I have a Samsung HLP4667W DLP.

I got it from my friend who bought a new TV once his started making this loud humm.

It also flashes all three lights on the front power button indicating that the bulb needs changed. I changed it. The 2nd cause of the 3 lights is a faulty ballast. I changed that too.

It still makes the humm, and will not come on. The bulb does not light up at all. I can see the color wheel, and it seems to be intact, and spins normally. Please help, I don't want to replace any more parts that won't fix the problem!!!

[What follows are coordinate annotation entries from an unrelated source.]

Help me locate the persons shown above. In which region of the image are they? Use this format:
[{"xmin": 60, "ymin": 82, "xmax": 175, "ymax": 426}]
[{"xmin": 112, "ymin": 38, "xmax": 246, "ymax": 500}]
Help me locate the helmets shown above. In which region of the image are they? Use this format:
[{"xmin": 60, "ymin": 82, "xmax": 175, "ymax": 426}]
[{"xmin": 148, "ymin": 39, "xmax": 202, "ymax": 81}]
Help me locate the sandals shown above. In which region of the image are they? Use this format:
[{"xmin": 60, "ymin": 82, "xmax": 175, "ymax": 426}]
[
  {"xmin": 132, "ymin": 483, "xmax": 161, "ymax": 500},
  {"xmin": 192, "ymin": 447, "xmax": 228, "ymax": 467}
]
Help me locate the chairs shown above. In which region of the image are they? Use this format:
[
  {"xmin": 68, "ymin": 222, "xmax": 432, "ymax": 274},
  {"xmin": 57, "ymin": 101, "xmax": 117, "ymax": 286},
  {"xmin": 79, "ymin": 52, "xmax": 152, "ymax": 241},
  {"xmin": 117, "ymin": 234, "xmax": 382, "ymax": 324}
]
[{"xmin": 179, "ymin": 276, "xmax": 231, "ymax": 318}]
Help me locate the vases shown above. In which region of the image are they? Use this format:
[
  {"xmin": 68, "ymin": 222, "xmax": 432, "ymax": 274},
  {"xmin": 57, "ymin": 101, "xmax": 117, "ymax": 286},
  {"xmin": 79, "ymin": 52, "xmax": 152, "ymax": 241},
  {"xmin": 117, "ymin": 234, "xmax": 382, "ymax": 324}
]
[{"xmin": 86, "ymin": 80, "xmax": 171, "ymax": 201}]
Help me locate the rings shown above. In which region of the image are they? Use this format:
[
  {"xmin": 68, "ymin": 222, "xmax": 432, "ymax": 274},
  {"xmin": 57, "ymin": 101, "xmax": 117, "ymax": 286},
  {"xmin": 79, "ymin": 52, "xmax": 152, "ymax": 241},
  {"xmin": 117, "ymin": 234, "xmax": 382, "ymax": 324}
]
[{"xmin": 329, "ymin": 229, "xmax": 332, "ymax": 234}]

I have a multimeter, and have a basic understanding of electronics. I am willing to trouble shoot this however I need to. There just aren't any good resources aside from "change the bulb"


----------



## magnethead (Mar 18, 2006)

lionheartck said:


> I have a Samsung HLP4667W DLP.
> 
> I got it from my friend who bought a new TV once his started making this loud humm.
> 
> ...


have you checked temperatures? 

We have aDLP, apparently 1st and second gen's are notorius for issues. the new ones use LCD projection instead of the color wheel.


----------



## lionheartck (Apr 2, 2008)

It doesn't come on long enough to heat up. As soon as I plug it in, it starts the humming noise. I did some more searching, and it sounds like the only 2 moving parts in it are the cooling fan and color wheel. The color wheel is supposed to be a high-pitched whirrrrrrr... I'm going to take it apart this weekend, and see if the bearings are bad on the cooling fan.


----------